Siegeszug durch Browser
Der Siegeszug des WWW Mitte der 90er-Jahre fand dann aber außerhalb des CERN statt. Die wichtigste Internet-Gemeinde in den USA stieg mit einer atemberaubenden Geschwindigkeit auf den WWW-Zug auf. Der Student Marc Andreessen entwickelte an der University of Illinois den ersten Mosaic-Browser und machte sich später mit Netscape daran, seine Software zur führenden Online-Plattform zu machen. Microsoft-Gründer Bill Gates erkannte 1994 den Trend, rief zur Verfolgungsjagd auf Netscape auf und zettelte den „Browser-Krieg“ an.

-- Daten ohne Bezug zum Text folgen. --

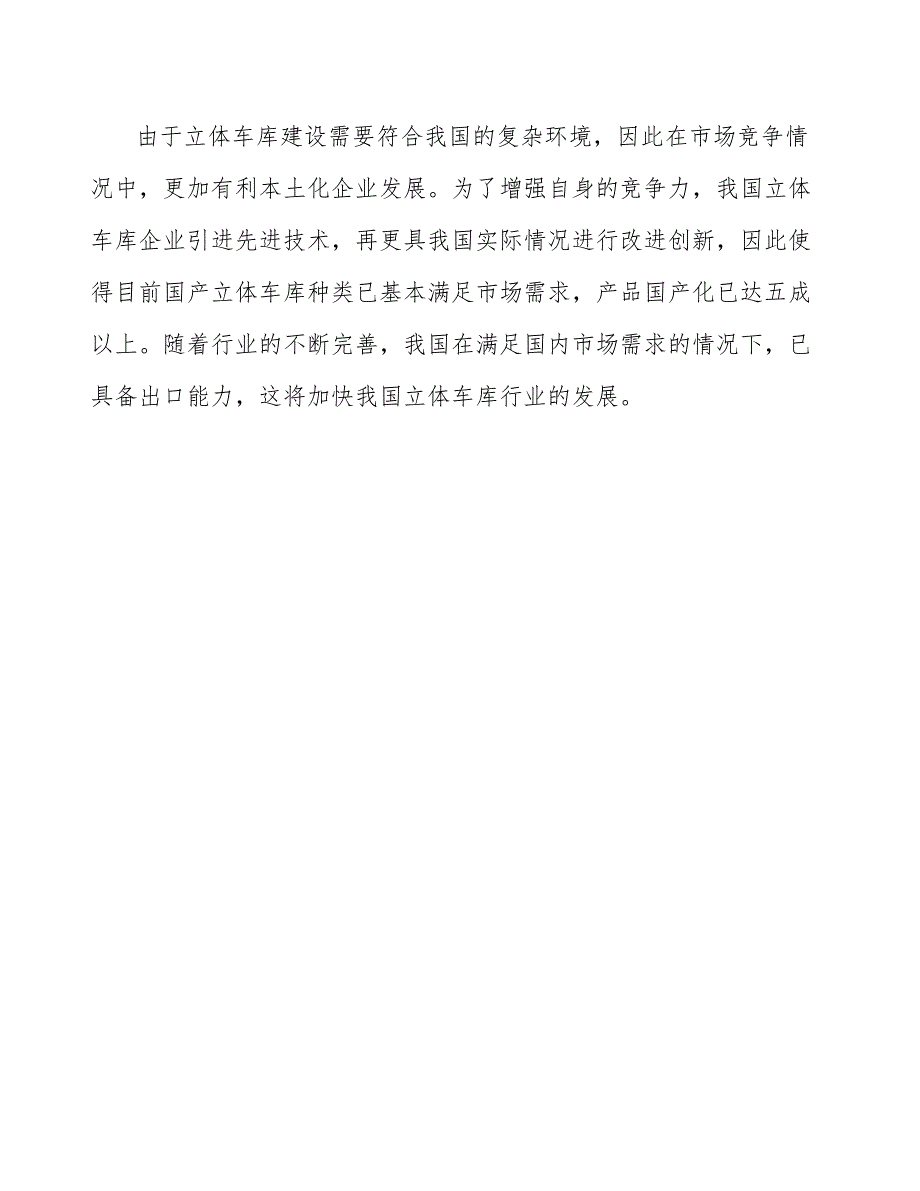 由于立体车库建设需要符合我国的复杂环境，因此在市场竞争情况中，更加有利本土化企业发展。为了增强自身的竞争力，我国立体车库企业引进先进技术，再更具我国实际情况进行改进创新，因此使得目前国产立体车库种类已基本满足市场需求，产品国产化已达五成以上。随着行业的不断完善，我国在满足国内市场需求的情况下，已具备出口能力，这将加快我国立体车库行业的发展。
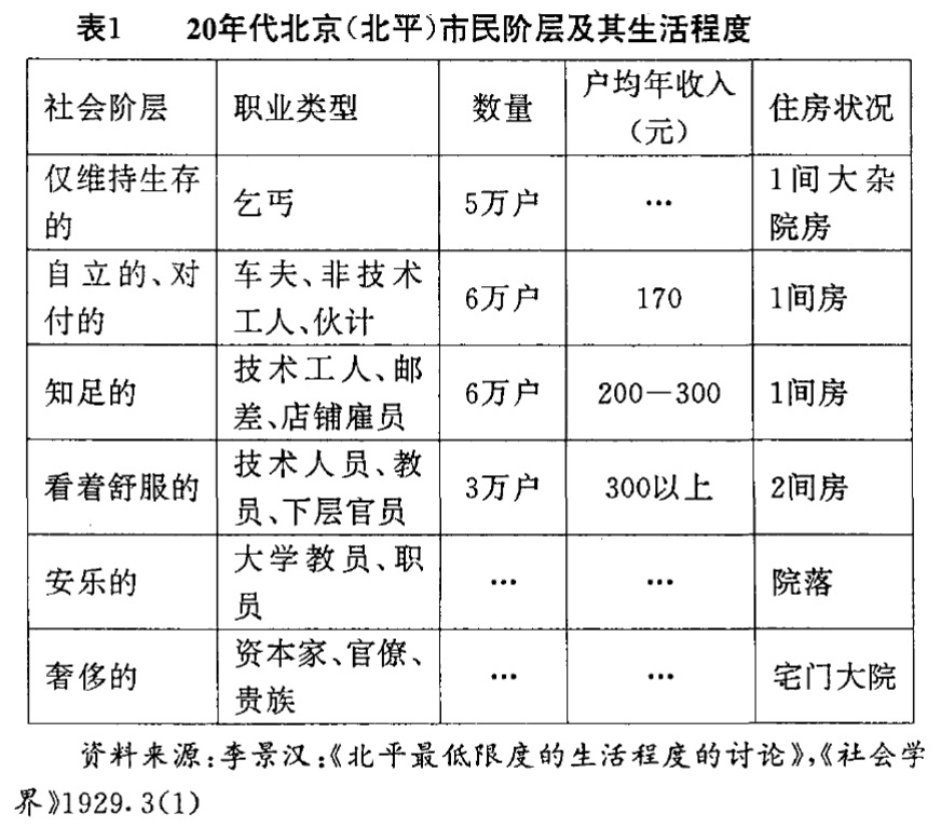 表1　20年代北京(北平)市民阶层及其生活程度

| 社会阶层 | 职业类型 | 数量 | 户均年收入(元) | 住房状况 |
|---|---|---|---|---|
| 仅维持生存的 | 乞丐 | 5万户 | … | 1间大杂院房 |
| 自立的、对付的 | 车夫、非技术工人、伙计 | 6万户 | 170 | 1间房 |
| 知足的 | 技术工人、邮差、店铺雇员 | 6万户 | 200—300 | 1间房 |
| 看着舒服的 | 技术人员、教员、下层官员 | 3万户 | 300以上 | 2间房 |
| 安乐的 | 大学教员、职员 | … | … | 院落 |
| 奢侈的 | 资本家、官僚、贵族 | … | … | 宅门大院 |

资料来源:李景汉:《北平最低限度的生活程度的讨论》,《社会学界》1929.3(1)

Tim Berners-Lee ging 1994 in die USA, um am Massachusetts Institute of Technology das World Wide Web Consortium (W3C) zu gründen. In diesem Gremium werden unter seiner Leitung bis heute die technischen Entwicklungen des Web standardisiert. Für seine Verdienste wurde der Brite von Königin Elisabeth II. in den Ritterstand erhoben und erhielt den Orden „Knight Commander of the Order of the British Empire“. 1997 wurde er in den auf nur 24 Personen begrenzten „Order of Merit“ aufgenommen.

Sotheby‘s versteigert den Quellcode nun als sogenanntes NFT (non-fungible token). Das ist eine Art digitales Echtheitszertifikat: Es kann zwar beliebig viele identische Kopien des Gegenstands geben, aber nur diese eine kann als das Original gelten. NFT erleben gerade einen Boom: So wurde vor Kurzem eine damit verknüpfte Kopie einer Collage des Digitalkünstlers Beeple für gut 69,3 Millionen Dollar versteigert.